▽

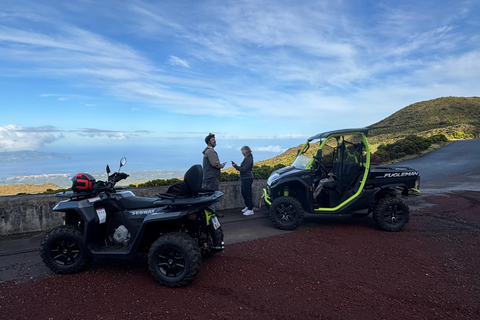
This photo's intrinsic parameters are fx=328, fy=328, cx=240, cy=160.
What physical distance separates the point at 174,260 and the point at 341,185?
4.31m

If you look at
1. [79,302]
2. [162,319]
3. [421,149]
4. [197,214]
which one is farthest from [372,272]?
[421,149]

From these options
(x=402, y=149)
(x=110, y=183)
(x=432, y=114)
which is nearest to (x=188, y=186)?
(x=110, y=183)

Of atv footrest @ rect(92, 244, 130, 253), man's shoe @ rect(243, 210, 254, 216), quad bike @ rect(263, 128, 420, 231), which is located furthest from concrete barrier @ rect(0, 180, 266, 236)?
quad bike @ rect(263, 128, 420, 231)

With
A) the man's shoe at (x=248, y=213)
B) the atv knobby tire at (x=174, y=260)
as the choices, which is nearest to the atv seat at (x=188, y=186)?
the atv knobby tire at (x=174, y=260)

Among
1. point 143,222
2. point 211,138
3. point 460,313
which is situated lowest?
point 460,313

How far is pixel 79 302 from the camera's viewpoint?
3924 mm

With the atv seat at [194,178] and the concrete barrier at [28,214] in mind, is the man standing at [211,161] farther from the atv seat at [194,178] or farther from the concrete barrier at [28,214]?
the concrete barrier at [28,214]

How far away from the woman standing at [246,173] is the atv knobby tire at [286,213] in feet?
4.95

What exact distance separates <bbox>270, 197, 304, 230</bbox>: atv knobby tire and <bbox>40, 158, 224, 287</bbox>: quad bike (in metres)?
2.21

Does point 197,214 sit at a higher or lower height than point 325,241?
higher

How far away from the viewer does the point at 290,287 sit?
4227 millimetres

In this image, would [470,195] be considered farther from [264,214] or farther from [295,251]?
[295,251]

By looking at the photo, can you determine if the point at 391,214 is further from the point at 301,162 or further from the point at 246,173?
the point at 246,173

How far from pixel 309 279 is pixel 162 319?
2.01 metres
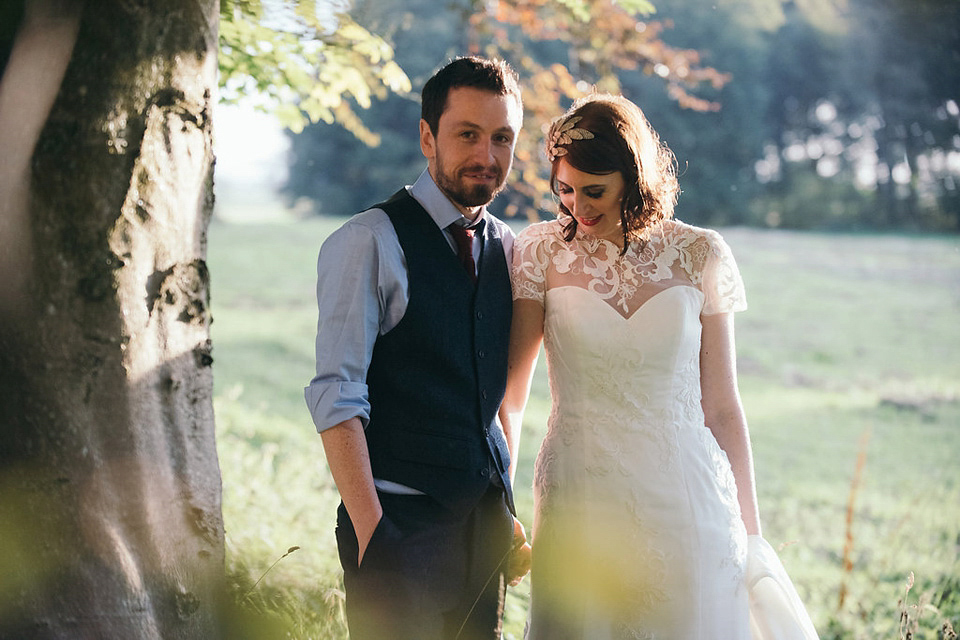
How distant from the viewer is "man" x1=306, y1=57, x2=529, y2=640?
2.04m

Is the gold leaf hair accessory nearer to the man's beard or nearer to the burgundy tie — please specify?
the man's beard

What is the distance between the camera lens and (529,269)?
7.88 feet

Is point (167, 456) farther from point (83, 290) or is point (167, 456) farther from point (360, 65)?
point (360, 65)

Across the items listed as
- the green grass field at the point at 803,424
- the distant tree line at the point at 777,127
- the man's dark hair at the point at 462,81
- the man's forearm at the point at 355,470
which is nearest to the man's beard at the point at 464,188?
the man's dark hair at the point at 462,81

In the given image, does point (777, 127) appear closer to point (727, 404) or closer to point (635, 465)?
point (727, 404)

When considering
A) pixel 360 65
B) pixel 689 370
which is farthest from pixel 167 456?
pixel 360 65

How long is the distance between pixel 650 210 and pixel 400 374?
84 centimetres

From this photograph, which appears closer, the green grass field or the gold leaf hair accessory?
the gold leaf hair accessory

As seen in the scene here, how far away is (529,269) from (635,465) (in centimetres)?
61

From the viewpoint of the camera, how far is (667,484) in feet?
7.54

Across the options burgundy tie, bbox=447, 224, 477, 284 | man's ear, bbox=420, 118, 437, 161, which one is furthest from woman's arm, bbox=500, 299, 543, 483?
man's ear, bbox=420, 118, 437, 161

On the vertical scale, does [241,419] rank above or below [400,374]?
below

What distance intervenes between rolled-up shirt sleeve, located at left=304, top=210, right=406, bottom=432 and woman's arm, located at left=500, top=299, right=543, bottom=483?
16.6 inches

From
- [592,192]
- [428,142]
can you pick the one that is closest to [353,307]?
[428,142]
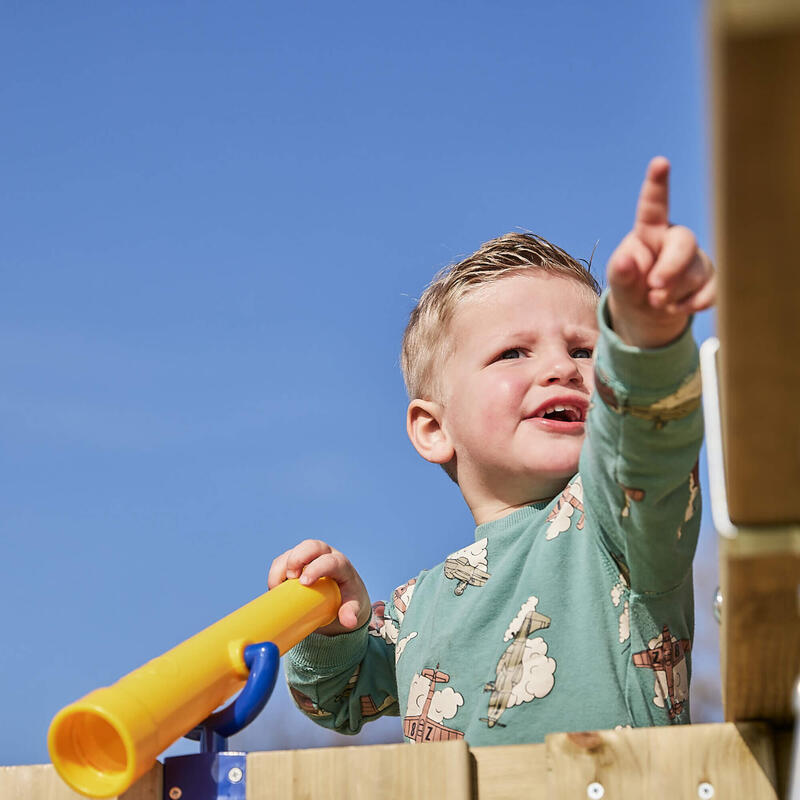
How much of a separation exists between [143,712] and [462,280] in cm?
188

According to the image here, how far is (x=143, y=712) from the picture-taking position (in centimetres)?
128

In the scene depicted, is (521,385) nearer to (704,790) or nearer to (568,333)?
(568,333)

△

Put the data from the line containing "According to the" through the end of the data, inclusive, into a two-column CSV with the headers text and answer. Give one row for each text and its answer, with each value in its own quoted field and any line breaks changed to spaces.

text,answer
"According to the image here, how far is (x=143, y=712) from the picture-taking position (in centimetres)?","128"
"In the scene depicted, is (521,385) nearer to (704,790) or nearer to (568,333)?","(568,333)"